Anna Santamans : "Le renouveau du sprint féminin"

A seulement 19 ans, Anna Santamans a créé la surprise en décrochant sa qualification olympique sur 50 m nage libre. La natation française tient peut-être dans cette Niçoise, étudiante en licence de LEA, une nouvelle Malia Metella.

Anna, comment avez-vous accueilli votre sélection olympique ?

C’est génial, d’autant que je ne m’y attendais pas vraiment. Je savais que le titre était jouable et que je pourrais peut-être me qualifier pour les championnats d’Europe à Debrecen (Hongrie), mais les Jeux Olympiques... Non, je n’y pensais pas du tout ! Et aujourd’hui encore j’ai du mal à réaliser. Et dire que l’année dernière je n’étais même pas en équipe de France A.

Si vous n’y pensiez pas, de quelle manière expliquez-vous votre performance ?

Les résultats des nageurs niçois durant la semaine des championnats de France à Dunkerque (18-25 mars) m’ont largement décomplexée. Camille (Muffat) et Yannick (Agnel) ont signé des performances incroyables et ils m’ont tous les deux encouragée. Ils voulaient que je vienne à Londres avec eux. Alors voilà, c’est fait (rire) !

Que représente cette qualification ?

C’est un aboutissement, la finalité d’une année de travail. Le public ne s’en rend certainement pas compte, mais la natation demande un investissement quotidien. Ce sont des heures et des heures que nous passons dans l’eau à nous entraîner.

Les Jeux Olympiques ça représentent quoi pour vous ?

Pour moi les Jeux c’est d’abord Laure Manaudou. En 2004, j’avais suivi ses exploits à la télévision pendant mes vacances (aux JO d’Athènes Laure avait décroché l’or du 400 m nage libre, l’argent du 800 m et le bronze sur 100 m dos, Ndlr).

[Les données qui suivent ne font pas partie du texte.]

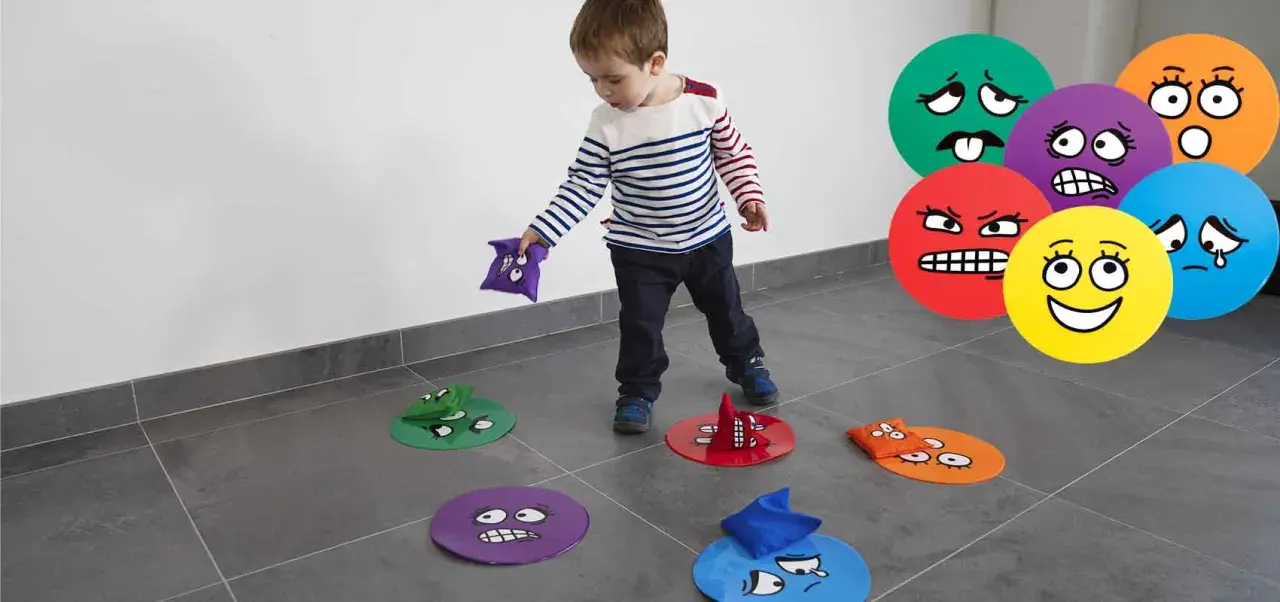 Niño jugando con figuras de emociones para educación infantil. Reconoce y asocia caras con sentimientos.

Et maintenant, vous allez nager à ses côtés...

(Elle coupe) Oui, mais c’est totalement différent. J’étais jeune en 2004, maintenant je ne suis plus en admiration comme je l’étais. Et puis nous ne nageons pas les mêmes courses. Elle fait du dos, moi du sprint.

Et que répondez-vous à ceux qui vous présentent comme la nouvelle Malia Metella de la natation tricolore ?

Je leur dis de ne pas aller trop vite (sourire)... Je suis jeune, il me reste encore beaucoup à apprendre. Ma seule certitude c’est que le renouveau du sprint féminin est en marche. Les filles vont bientôt imiter les garçons (rire).